Sssd-based authentication when simple bind isn't allowed

Sssd-based authentication when simple bind isn't allowed
	Linux Authenticating against Active Directory

In our test environment, AD's LDAP server doesn't allow Simple Bind any more. I.e. this doesn't work:

ldapsearch -LLL -H ldap://adsv01.tspace.mydomain.com -x -D testLookup -w 'tstJOINpwd' -E pr=1000/noprompt -b 'ou=mydomain,dc=tspace,dc=mydomain,dc=com'

But this works:

ldapsearch -LLL  -H ldap://adsv01.tspace.mydomain.com -U testLookup -w 'tstJOINpwd' -E pr=1000/noprompt -b 'ou=mydomain,dc=tspace,dc=mydomain,dc=com'

The client must use SASL. But sssd, according to its docs (and my experiments), doesn't support any other SASL mechanisms than GSSAPI. So sssd has to use a Kerberos ticket to authenticate to the LDAP server. (The AD servers are Windows Server 2008, btw.)

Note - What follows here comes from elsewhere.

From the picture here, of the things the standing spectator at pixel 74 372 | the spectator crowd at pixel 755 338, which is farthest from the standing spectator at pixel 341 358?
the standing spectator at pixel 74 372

It took me the better part of a week to get sssd working in this situation, so I'm doing a separate section on it here, with two options for authentication.

	Note
	In this section, nfsserv-pc (192.168.3.163) is not the NFS server as it is in the rest of the chapter, it's just a test client.

Configure Kerberos

Edit krb5.conf

	Note
	Contrary to what the manpages say, the `permitted_enctypes` and `default_tkt_enctypes` are the only settings that have any effect at all, and the only place where they seem to work is in the libdefaults section. In the realms section, they have no effect, and in the appdefaults section they confuse Heimdal to the point of being broken.

[libdefaults]
        default_realm = TSPACE.MYDOMAIN.NL

        kdc_timesync = 1
        forwardable = true
        proxiable = true

	# Without these settings, sssd will fail, although kinit may still work
        permitted_enctypes = arcfour-hmac-md5 aes128-cts-hmac-sha1-96 aes256-cts-hmac-sha1-96
        default_tkt_enctypes = arcfour-hmac-md5 aes128-cts-hmac-sha1-96 aes256-cts-hmac-sha1-96

# The following libdefaults parameters are only for Heimdal Kerberos.
        v4_instance_resolve = false
        v4_name_convert = {
                host = {
                        rcmd = host
                        ftp = ftp
                }
                plain = {
                        something = something-else
                }
        }
        fcc-mit-ticketflags = true

[realms]
        TSPACE.MYDOMAIN.NL = {
                kdc = adsv01.tspace.mydomain.com:88
                kdc = adsv02.tspace.mydomain.com:88
                kdc = adsv03.tspace.mydomain.com:88
                default_domain = mydomain.com
        }
        ATHENA.MIT.EDU = {
                kdc = kerberos.mit.edu:88
                kdc = kerberos-1.mit.edu:88
                kdc = kerberos-2.mit.edu:88
                admin_server = kerberos.mit.edu
                default_domain = mit.edu
        }

[domain_realm]
        .mydomain.com = TSPACE.MYDOMAIN.NL
        mydomain.com = TSPACE.MYDOMAIN.NL
        .mit.edu = ATHENA.MIT.EDU
        mit.edu = ATHENA.MIT.EDU
        .media.mit.edu = MEDIA-LAB.MIT.EDU
        media.mit.edu = MEDIA-LAB.MIT.EDU
        .csail.mit.edu = CSAIL.MIT.EDU
        csail.mit.edu = CSAIL.MIT.EDU
        .whoi.edu = ATHENA.MIT.EDU
        whoi.edu = ATHENA.MIT.EDU
        .stanford.edu = stanford.edu
        .slac.stanford.edu = SLAC.STANFORD.EDU


[login]
        krb4_convert = true
        krb4_get_tickets = false

Configure SSSD, option 1

This is option 1: the administrative account 'testLookup' authenticates against Kerberos to bind to LDAP.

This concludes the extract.